The injuries involved in commercial truck accidents are rarely ever considered minor. This is mainly due to the large size disparity between tractor-trailers and passenger vehicles, as trucks can weigh nearly 30 times as much as a typical car. This disparity can lead to severe injuries and even fatalities when accidents occur. These injuries can create significant financial costs for victims and their families. Thus, determining liability is vitally important when such an accident takes place.
Take, for example, a truck accident that occurred last week on the New Jersey Turnpike. The accident involved two commercial trucks, a van and another car. Although officials have not yet confirmed, reports indicate that three people died as a result of the collision, and officials have labeled it a fatal accident. Officials also indicated that one of the trucks had jackknifed.

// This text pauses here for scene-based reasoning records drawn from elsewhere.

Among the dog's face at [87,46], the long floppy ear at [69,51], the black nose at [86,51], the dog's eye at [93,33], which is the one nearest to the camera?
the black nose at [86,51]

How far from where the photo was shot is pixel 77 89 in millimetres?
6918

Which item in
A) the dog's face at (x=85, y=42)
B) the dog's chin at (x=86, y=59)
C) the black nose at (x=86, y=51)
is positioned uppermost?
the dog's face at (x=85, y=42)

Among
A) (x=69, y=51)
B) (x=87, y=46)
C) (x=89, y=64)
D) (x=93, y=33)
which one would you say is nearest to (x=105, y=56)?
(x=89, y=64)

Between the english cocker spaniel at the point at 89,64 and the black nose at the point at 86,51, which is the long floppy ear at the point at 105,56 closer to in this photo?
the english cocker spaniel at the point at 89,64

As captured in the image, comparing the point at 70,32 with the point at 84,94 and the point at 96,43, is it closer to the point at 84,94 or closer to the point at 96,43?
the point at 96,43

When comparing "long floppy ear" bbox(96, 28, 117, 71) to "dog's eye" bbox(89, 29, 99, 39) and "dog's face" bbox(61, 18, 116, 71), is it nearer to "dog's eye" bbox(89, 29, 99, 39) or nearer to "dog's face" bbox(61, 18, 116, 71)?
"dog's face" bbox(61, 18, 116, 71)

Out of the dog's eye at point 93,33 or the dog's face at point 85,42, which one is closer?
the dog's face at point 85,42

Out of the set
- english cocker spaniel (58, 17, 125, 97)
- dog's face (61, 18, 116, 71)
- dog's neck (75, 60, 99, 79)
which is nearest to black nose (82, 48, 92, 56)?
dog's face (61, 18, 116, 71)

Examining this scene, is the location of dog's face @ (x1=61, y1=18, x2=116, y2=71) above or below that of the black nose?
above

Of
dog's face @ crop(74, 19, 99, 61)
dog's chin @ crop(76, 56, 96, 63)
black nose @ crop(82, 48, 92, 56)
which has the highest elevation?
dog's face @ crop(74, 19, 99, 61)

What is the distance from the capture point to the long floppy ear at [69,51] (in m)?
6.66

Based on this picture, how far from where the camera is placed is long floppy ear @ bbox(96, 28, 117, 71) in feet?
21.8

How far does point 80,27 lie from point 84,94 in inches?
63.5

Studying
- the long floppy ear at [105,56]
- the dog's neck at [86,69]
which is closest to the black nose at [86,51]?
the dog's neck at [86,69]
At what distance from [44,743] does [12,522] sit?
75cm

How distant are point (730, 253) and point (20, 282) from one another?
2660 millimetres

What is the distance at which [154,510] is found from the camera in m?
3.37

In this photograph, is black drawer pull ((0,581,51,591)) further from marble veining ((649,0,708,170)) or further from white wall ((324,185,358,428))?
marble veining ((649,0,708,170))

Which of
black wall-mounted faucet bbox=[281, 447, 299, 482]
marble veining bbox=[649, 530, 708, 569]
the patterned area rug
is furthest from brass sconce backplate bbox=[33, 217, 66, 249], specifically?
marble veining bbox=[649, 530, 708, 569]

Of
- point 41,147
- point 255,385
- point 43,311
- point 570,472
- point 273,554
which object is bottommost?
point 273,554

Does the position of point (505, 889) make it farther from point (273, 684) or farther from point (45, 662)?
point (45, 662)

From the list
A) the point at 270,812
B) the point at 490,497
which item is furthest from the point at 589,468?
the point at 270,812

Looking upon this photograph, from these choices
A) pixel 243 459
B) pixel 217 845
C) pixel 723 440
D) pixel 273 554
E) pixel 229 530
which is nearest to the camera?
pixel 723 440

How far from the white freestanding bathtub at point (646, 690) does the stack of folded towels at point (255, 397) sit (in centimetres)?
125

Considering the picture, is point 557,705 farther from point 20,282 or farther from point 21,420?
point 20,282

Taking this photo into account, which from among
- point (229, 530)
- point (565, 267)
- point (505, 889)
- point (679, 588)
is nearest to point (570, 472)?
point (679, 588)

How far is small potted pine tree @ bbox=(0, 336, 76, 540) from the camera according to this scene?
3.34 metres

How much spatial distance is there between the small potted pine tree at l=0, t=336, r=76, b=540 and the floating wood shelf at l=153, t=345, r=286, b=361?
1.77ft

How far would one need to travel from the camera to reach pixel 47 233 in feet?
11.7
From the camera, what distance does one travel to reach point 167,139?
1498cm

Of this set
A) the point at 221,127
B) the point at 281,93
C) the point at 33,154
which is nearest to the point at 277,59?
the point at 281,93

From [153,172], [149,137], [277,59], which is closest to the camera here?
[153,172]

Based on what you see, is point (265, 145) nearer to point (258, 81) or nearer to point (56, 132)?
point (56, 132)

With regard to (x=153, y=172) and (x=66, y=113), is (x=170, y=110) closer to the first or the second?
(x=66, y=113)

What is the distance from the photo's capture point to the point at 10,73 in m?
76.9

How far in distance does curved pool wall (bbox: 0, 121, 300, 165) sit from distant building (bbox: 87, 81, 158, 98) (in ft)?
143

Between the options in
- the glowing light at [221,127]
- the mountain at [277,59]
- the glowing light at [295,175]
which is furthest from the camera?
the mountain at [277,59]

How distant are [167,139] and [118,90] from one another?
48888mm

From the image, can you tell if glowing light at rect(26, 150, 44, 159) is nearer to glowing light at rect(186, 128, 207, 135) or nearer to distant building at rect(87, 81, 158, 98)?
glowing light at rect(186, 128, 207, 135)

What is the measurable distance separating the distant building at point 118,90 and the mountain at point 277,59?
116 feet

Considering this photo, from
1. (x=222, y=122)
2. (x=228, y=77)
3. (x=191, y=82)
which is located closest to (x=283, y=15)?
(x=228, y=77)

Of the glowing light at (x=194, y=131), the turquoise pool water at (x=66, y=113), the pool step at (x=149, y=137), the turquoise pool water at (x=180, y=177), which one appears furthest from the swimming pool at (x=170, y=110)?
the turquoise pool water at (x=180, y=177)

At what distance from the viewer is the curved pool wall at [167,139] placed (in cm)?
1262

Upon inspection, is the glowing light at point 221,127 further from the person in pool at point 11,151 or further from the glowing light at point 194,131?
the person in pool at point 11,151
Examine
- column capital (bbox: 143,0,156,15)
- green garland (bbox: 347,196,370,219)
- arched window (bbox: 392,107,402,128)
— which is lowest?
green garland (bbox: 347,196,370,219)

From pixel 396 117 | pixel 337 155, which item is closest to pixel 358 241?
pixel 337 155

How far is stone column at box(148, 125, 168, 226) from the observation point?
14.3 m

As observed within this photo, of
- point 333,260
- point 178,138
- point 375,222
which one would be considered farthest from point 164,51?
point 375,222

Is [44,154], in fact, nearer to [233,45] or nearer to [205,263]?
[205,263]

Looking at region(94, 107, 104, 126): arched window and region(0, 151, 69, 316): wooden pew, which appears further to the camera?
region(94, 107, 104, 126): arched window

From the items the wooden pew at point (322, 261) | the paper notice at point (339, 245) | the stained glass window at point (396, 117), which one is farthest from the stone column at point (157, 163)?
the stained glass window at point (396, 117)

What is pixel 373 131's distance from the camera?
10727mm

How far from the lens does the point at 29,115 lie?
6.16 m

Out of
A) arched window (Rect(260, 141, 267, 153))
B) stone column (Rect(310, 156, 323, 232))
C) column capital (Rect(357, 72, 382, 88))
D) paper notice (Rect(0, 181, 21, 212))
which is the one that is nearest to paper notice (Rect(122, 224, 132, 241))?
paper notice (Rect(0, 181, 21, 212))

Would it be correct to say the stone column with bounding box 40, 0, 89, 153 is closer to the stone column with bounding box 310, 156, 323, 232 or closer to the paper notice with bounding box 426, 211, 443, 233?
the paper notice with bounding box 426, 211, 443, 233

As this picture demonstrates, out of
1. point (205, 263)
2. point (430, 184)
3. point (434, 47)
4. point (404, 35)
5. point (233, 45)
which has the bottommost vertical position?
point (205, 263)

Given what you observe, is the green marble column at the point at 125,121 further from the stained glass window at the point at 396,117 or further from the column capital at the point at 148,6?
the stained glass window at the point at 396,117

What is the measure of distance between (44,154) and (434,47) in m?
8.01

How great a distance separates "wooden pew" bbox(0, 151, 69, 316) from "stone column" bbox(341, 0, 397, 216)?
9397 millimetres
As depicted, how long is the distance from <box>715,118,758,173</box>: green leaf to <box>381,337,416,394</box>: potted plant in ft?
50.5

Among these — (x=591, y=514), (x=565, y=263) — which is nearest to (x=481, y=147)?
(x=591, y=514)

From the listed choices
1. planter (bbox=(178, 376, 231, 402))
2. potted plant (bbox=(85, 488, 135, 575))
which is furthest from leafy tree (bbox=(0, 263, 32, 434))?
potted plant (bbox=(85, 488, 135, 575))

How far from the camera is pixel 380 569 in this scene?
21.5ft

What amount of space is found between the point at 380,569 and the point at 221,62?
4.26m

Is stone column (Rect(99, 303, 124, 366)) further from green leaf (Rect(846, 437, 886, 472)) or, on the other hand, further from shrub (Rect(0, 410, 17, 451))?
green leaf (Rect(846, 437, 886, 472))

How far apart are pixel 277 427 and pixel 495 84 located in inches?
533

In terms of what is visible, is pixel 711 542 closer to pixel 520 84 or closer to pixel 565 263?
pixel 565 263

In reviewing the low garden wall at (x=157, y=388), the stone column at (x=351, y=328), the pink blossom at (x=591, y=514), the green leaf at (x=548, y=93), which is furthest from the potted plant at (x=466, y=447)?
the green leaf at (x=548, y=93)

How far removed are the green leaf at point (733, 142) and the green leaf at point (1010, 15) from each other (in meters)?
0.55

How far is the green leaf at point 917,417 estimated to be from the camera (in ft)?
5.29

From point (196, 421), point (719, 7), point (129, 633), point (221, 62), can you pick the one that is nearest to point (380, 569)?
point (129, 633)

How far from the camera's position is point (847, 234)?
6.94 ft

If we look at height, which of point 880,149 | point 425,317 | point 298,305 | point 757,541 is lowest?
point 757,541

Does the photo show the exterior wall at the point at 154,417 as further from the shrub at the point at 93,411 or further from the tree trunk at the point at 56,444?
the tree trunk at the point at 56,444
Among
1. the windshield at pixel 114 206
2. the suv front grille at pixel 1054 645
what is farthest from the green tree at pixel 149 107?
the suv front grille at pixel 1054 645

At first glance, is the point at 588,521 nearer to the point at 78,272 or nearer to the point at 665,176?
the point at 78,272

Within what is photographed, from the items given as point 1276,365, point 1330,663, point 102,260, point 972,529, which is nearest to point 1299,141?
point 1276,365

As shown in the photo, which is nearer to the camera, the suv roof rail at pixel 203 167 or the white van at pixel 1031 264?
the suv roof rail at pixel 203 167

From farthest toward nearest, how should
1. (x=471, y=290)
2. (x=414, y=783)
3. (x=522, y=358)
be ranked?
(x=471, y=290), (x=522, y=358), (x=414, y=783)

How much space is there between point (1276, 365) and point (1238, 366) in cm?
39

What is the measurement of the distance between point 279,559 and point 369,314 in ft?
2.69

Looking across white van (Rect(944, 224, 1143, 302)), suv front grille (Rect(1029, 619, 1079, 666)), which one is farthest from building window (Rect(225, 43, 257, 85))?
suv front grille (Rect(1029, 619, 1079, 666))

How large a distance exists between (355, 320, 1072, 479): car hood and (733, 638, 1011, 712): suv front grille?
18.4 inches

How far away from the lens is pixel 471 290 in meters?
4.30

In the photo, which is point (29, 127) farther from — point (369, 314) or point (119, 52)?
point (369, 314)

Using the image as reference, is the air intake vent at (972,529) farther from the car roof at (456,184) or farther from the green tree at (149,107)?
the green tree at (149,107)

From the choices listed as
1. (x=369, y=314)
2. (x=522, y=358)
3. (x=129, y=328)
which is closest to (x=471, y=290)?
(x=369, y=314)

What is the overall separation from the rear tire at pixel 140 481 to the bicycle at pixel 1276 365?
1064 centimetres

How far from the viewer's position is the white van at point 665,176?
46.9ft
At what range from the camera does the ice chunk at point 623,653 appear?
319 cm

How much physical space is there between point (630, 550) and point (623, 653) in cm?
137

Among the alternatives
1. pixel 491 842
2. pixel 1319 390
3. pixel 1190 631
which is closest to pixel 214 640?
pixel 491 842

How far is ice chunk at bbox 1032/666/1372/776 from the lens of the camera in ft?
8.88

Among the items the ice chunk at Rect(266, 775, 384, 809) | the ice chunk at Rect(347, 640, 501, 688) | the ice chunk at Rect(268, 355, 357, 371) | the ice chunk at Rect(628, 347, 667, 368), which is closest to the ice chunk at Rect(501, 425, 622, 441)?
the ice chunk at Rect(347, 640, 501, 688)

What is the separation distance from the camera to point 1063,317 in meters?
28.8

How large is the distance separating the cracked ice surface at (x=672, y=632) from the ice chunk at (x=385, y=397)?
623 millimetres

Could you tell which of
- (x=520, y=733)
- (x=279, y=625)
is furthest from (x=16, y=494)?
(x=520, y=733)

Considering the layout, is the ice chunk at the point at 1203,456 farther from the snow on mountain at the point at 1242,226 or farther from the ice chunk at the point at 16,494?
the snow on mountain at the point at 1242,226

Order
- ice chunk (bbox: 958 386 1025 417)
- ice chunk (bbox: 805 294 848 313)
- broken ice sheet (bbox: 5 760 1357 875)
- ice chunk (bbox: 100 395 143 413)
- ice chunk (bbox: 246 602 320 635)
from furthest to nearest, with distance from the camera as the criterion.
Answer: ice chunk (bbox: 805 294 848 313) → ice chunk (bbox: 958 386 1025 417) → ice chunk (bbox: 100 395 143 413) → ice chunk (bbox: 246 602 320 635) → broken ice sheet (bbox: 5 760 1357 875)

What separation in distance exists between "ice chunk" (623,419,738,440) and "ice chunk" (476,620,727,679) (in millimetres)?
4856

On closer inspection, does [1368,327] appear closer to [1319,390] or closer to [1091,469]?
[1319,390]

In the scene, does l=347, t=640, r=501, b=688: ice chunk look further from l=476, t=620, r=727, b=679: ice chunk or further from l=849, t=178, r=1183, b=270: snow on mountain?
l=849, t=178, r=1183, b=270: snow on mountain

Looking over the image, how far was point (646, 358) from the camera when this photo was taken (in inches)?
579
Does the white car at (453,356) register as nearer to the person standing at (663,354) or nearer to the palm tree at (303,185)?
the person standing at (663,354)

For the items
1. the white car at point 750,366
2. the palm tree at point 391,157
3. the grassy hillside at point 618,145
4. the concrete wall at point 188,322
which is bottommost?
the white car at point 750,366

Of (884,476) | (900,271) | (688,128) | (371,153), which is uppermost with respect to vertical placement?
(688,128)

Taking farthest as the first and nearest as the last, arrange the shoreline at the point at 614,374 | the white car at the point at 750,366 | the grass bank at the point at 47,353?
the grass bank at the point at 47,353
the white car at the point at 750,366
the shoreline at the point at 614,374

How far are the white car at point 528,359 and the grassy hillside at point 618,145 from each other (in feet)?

Determining liability in an accident that involves a commercial truck invokes the legal theory of negligence, as is the case with most motor vehicle accidents. Truck drivers, as well as other drivers, owe a duty to demonstrate reasonable care in the operation of their vehicle. A defendant is negligent if they breach that duty, and such breach causes the plaintiff's injuries.
Commercial trucks present additional dangers to those found with typical passenger vehicles. Among those dangers is jackknifing, a situation where a truck skids and the truck and trailer form a 90-degree angle with each other. Jackknifing typically occurs when conditions are slippery or the truck must make a sudden turn or stop. It can be proof of negligence on the part of a truck driver, although certain circumstances may have been present that were out of the driver's control.
There are many dangers involved with the operation of trucks that are not present with passenger vehicles. These increased dangers require that truck drivers observe care in their actions. If they fail to do so, victims and their families must be aware of their potential rights to compensation for their damages.